Applicants are encouraged to explore collaborative, multi-institutional linkages with international and domestic sites, Historically Black Colleges and Universities (HBCUs) and international institutions.  Examples of linkages include mentoring, collaborating, and training.  Such linkages foster research training and collaborative studies and are able to meet needs that cannot be easily addressed by other funding mechanisms.  Coordination with international programs funded by the Fogarty International Center (FIC) is strongly encouraged.  CFARs also collaborate with each other in scientific areas of common interest to achieve economies of scale, to share unique resources and expertise, and to expand collaborative activities between CFARs, especially in areas that cannot be studied at a single CFAR site.  Examples of inter-CFAR collaborations can be found on the CFAR website (see  

Developmental CFARs (D-CFAR).  The purpose of the D-CFAR is to provide support for pre-CFAR applicants, to develop collaborations, experiment with core facilities that may be important to support HIV/AIDS investigators at the institution, and to correct any deficiencies that might adversely affect an application for a standard CFAR award.  The emphasis expected in a D-CFAR application will be the identification and clear description of gaps or deficiencies that would hinder development of a competitive CFAR application, and Core facilities that would reduce or eliminate these gaps.  For example, applicants may wish to initiate HIV/AIDS studies with investigators in resource-limited settings or expand collaborations between behavioral science and basic science investigators at an institution that has traditionally had a more narrow scientific focus in HIV/AIDS-related research.  Other examples include expansion of communications technology among investigators who have begun, or are planning collaborative studies, using the Developmental Core to fund a study that encompasses two scientific disciplines (especially two that may not have previously collaborated), or developing an outreach program that could not be initiated with institutional or research grant funding

Like the standard CFAR award, a D-CFAR provides funding to foster synergy and improve coordination of research, to support emerging research opportunities, and to promote economy of scale through resources shared by multiple independent laboratories.  D-CFARs also encourage other activities that serve the requirements of HIV/AIDS research (see below).

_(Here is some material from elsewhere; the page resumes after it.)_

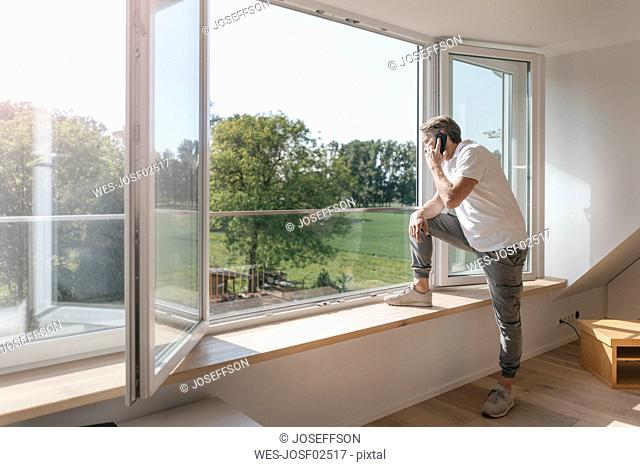 Mature man on the phone at the window in empty room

Any of these activities may be fostered through a D-CFAR award.

Additional Budget Information

The size and maximum funding level of each award will depend on the type of CFAR award as described below.  The maximum funding level is determined by the NIH AIDS-funded research base (FRB), described in Section III, of an institution or group of institutions.  A CFAR cannot use the FRB of an institution that is already part of another CFAR.  The FRB of the previous fiscal year (defined as beginning October 1) to which an application is submitted will be used to determine eligibility. See web posting for additional budget information.

See grant posting webpage on NIH website for application details.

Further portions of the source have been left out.